■ Por hacer ■
Vuelve a escribir estas líneas cambiando "dining chair" por "wooden chair" sin tocar nada más.

Registros de relaciones espaciales
+-------+

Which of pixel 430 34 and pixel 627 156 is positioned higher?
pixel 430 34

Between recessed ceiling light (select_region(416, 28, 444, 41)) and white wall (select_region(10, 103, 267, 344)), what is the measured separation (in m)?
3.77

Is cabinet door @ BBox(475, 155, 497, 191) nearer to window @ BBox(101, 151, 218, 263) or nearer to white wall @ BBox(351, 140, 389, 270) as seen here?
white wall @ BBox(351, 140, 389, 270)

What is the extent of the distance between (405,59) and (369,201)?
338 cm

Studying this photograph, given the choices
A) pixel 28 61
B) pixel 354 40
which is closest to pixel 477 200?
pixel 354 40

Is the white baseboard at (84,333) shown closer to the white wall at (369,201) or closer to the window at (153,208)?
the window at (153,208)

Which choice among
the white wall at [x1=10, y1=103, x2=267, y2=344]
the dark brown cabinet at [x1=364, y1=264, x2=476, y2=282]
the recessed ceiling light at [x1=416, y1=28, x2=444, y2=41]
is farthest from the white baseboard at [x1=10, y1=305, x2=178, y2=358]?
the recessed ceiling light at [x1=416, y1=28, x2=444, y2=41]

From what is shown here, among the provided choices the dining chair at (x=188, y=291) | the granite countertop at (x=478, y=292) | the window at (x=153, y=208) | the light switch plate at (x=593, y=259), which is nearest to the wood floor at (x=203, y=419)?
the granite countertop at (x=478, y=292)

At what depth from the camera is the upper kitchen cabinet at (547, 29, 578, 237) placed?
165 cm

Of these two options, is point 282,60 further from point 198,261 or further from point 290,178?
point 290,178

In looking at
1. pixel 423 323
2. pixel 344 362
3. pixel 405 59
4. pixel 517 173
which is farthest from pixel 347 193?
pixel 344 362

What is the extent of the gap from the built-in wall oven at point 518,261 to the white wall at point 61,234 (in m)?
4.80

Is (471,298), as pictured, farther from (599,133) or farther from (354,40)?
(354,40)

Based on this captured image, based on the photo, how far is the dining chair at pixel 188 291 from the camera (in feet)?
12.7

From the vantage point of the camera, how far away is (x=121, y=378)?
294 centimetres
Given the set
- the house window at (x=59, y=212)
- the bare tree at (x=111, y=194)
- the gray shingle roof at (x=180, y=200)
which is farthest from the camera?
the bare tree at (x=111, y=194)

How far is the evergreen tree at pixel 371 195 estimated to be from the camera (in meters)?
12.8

+-------+

■ Resultado ■
Which of pixel 430 34 and pixel 627 156 is positioned higher?
pixel 430 34

Between recessed ceiling light (select_region(416, 28, 444, 41)) and white wall (select_region(10, 103, 267, 344)), what is the measured separation (in m)?
3.77

Is cabinet door @ BBox(475, 155, 497, 191) nearer to window @ BBox(101, 151, 218, 263) or nearer to white wall @ BBox(351, 140, 389, 270) as seen here?
white wall @ BBox(351, 140, 389, 270)

What is the extent of the distance between (405,59) and (369,201)?
338 cm

Studying this photograph, given the choices
A) pixel 28 61
B) pixel 354 40
which is closest to pixel 477 200?
pixel 354 40

Is the white baseboard at (84,333) shown closer to the white wall at (369,201) or closer to the window at (153,208)?
the window at (153,208)

Which choice among
the white wall at [x1=10, y1=103, x2=267, y2=344]
the dark brown cabinet at [x1=364, y1=264, x2=476, y2=282]
the recessed ceiling light at [x1=416, y1=28, x2=444, y2=41]
is farthest from the white baseboard at [x1=10, y1=305, x2=178, y2=358]?
the recessed ceiling light at [x1=416, y1=28, x2=444, y2=41]

From what is shown here, among the provided choices the wooden chair at (x=188, y=291) | the granite countertop at (x=478, y=292) | the window at (x=153, y=208) | the light switch plate at (x=593, y=259), which is nearest to the wood floor at (x=203, y=419)?
the granite countertop at (x=478, y=292)

At what depth from the camera is the upper kitchen cabinet at (547, 29, 578, 237) placed?
165 cm

Of these two options, is point 282,60 further from point 198,261 or further from point 290,178?
point 290,178

In looking at
1. pixel 423 323
2. pixel 344 362
3. pixel 405 59
4. pixel 517 173
which is farthest from pixel 347 193?
pixel 344 362

What is the extent of the gap from the built-in wall oven at point 518,261 to the white wall at point 61,234 (in m)?
4.80

Is (471,298), as pictured, farther from (599,133) or farther from (354,40)?
(354,40)

Based on this captured image, based on the photo, how far is the wooden chair at pixel 188 291 from the camera (in feet)?
12.7

From the vantage point of the camera, how far away is (x=121, y=378)?
294 centimetres
Given the set
- the house window at (x=59, y=212)
- the bare tree at (x=111, y=194)
- the gray shingle roof at (x=180, y=200)
which is farthest from the camera?
the bare tree at (x=111, y=194)

How far is the evergreen tree at pixel 371 195 estimated to be from the camera (in meters)?
12.8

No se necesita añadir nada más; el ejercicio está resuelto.